Please Note: This article is written for users of the following Microsoft Word versions: 2007, 2010, and 2013. If you are using an earlier version (Word 2003 or earlier), this tip may not work for you. For a version of this tip written specifically for earlier versions of Word, click here: Using a Standard Format in a Suggested File Name.

Using a Standard Format in a Suggested File Name

by Allen Wyatt
(last updated January 27, 2017)

2

Richard asked if there was a way to modify the Word-generated file name that is suggested when you choose Save As or, in the case of a brand new document, click the Save tool. He wants to suggest a standard file named that contains the date as the prefix for that name.

There are actually two different concepts at work here, depending on whether you are working on a new document or an existing document. If you are working with an existing document, then the file name suggested when you click on Save As is actually the document's current file name.

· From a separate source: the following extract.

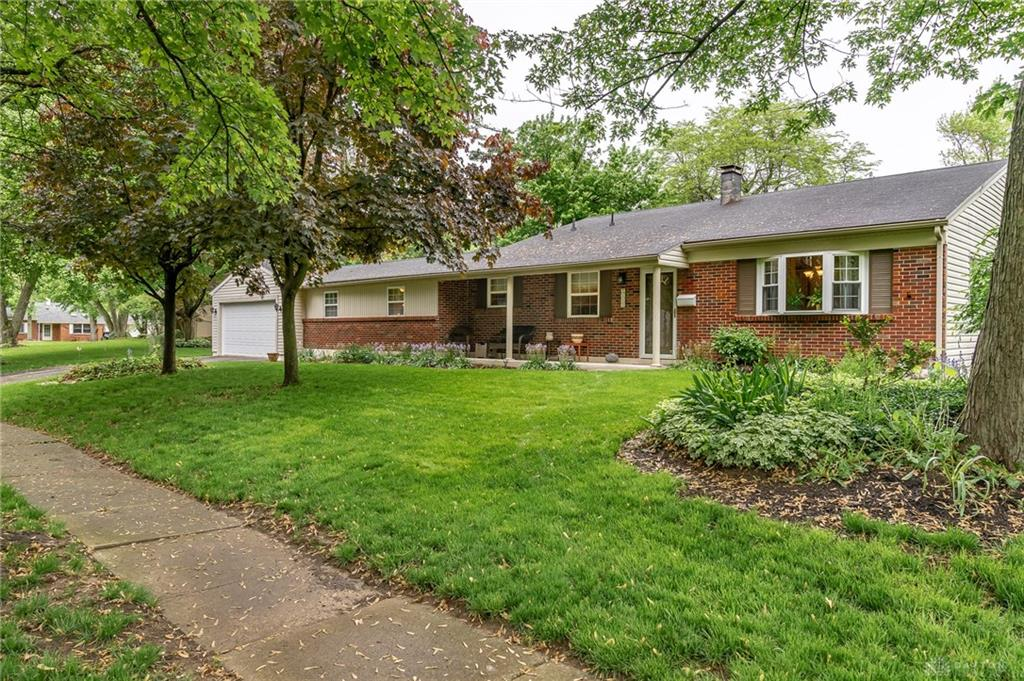 Photo 1 for 2115 Carol Pkwy Kettering, OH 45440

If you are working with a new document, then there is no functional difference between choosing Save or Save As; they both pull up the Save As dialog box. In this case, the suggested file name is based on the setting of the Title field in the Properties dialog box. If there is nothing in the Title field, then the suggested title is based on the first line of text in the file, up to the first punctuation mark.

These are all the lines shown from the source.